→ **ABOUT THIS EXERCISE**
Return the part of the signup endpoint documentation from "Consents management: POST" to "responses (status 201).", copied word for word.

→ **PASSAGE PROVIDED**
▼

POST /auth/register is the public signup endpoint. It creates a new user and a new tenant in a single atomic operation.

Request

POST /auth/register
Content-Type: application/json

{
  "firstName": "Alice",
  "lastName":  "Rossi",
  "teamName":  "Acme",
  "email":     "alice@acme.com",
  "password":  "correct-horse-battery"
}

Server-side steps

  1. Validate all required fields.

  2. Enforce password strength via zxcvbn (score ≥ minimumPasswordStrength, default 3).

  3. Check email uniqueness — 409 Conflict if already registered.

  4. Generate a cryptographically random verificationToken (256-bit) and verificationCreatedAt timestamp.

  5. Create the user document with roles: ["$unauthenticated"] and the verification token.

  6. Create a membership document linking the user to the tenant as owner.

  7. Send a verification email containing a one-time link:

    {baseAppUrl}/auth/verify?email=alice@acme.com&token=<verificationToken>
  8. Return 201 Created.

Response

{ "message": "Registration successful. Check your email to verify your address." }

Error responses

Status Reason

400

Missing or invalid fields; password too weak

409

Email already registered

Note

Consents management: POST /auth/register does not persist user consents (terms & conditions, privacy policy). If your application requires consent tracking — for example to comply with GDPR or Italian transparency requirements — use a response interceptor on your deployment layer that:

  1. Intercepts successful POST /auth/register responses (status 201).

  2. Reads the consents object from the request body.

  3. Persists it in the user document (e.g. as consents.terms and consents.privacy with version, timestamp, IP, and accepted flag).

The same interceptor pattern applies to PATCH /auth/activate for invited users. See the restheart-cloud deployment for a reference implementation (AccountsConsentsSaver).


Email verification

GET /auth/verify?email=…​&token=…​ is sent as a link in the registration email.

Server-side steps

  1. Extract email and token from the query string.

  2. Find the user by email.

  3. Compare token against verificationToken using constant-time comparison (timing-attack mitigation).

  4. Check that verificationCreatedAt is within the TTL (verificationTokenTtlDays, default 7 days).

  5. Assign the system ACL role from accountsConfig.default-role (default: user) — this replaces the $unauthenticated role assigned at registration. $unset verificationToken and verificationCreatedAt.

  6. Issue a JWT access token + refresh cookie.

  7. Redirect to {frontendAppUrl}.

Expired token

If the token has expired, the endpoint returns 400 with a message inviting the user to request a new verification email from the login page.

Note
Re-sending a verification email is triggered by POST /auth/resend-verify (not yet implemented in v1 — users can contact support or attempt login which will prompt re-verification).

▲

→ **EXCERPTED RECORDS**
▼

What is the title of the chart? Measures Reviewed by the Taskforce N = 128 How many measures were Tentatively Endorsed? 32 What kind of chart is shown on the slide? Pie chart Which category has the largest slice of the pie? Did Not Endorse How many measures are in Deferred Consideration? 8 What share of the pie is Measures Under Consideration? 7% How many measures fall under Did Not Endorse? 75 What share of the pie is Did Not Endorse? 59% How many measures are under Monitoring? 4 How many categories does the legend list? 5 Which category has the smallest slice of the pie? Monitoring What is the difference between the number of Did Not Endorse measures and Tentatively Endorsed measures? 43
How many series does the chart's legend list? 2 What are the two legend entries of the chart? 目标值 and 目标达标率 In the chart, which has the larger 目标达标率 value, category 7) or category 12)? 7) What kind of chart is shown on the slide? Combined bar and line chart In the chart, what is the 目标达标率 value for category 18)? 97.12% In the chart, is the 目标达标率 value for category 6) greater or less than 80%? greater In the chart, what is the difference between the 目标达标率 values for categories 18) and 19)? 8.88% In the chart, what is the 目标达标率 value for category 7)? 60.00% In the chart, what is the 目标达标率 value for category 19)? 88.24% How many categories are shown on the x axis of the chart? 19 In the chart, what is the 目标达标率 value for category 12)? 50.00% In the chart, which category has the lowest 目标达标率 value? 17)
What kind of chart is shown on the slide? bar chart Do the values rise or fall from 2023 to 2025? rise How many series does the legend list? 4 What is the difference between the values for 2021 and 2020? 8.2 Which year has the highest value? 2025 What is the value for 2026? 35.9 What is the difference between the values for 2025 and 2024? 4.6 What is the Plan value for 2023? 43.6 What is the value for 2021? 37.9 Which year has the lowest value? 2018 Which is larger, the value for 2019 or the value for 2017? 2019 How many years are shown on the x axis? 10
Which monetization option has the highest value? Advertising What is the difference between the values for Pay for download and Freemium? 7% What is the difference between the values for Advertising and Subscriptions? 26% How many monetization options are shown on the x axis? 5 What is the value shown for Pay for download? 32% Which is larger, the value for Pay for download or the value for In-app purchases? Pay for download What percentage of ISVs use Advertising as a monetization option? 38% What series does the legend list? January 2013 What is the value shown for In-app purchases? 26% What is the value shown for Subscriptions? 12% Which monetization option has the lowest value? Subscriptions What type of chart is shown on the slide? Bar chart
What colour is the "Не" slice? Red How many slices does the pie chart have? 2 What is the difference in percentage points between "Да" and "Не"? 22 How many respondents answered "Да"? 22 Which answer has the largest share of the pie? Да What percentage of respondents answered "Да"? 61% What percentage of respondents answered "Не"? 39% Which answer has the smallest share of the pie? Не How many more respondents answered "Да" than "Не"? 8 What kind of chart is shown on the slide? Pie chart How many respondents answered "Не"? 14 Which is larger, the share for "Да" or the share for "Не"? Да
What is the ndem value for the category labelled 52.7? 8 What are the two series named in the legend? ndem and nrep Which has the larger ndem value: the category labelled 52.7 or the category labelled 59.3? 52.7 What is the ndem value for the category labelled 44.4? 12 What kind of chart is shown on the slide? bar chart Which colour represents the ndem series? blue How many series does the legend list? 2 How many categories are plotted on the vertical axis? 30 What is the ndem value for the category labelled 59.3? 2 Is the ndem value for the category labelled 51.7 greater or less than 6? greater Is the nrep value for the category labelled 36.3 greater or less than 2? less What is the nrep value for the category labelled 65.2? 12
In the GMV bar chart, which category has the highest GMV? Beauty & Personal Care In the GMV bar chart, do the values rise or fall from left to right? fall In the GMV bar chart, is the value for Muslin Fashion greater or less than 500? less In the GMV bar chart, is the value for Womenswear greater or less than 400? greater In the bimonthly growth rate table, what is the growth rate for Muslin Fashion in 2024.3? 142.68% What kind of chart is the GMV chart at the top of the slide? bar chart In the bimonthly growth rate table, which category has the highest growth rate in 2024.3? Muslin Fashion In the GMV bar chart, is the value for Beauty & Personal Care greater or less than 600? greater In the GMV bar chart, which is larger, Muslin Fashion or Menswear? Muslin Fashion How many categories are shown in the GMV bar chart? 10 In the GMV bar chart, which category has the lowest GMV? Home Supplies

▲

→ **FINISHED TASK**
Consents management: POST /auth/register does not persist user consents (terms & conditions, privacy policy). If your application requires consent tracking — for example to comply with GDPR or Italian transparency requirements — use a response interceptor on your deployment layer that:

  1. Intercepts successful POST /auth/register responses (status 201).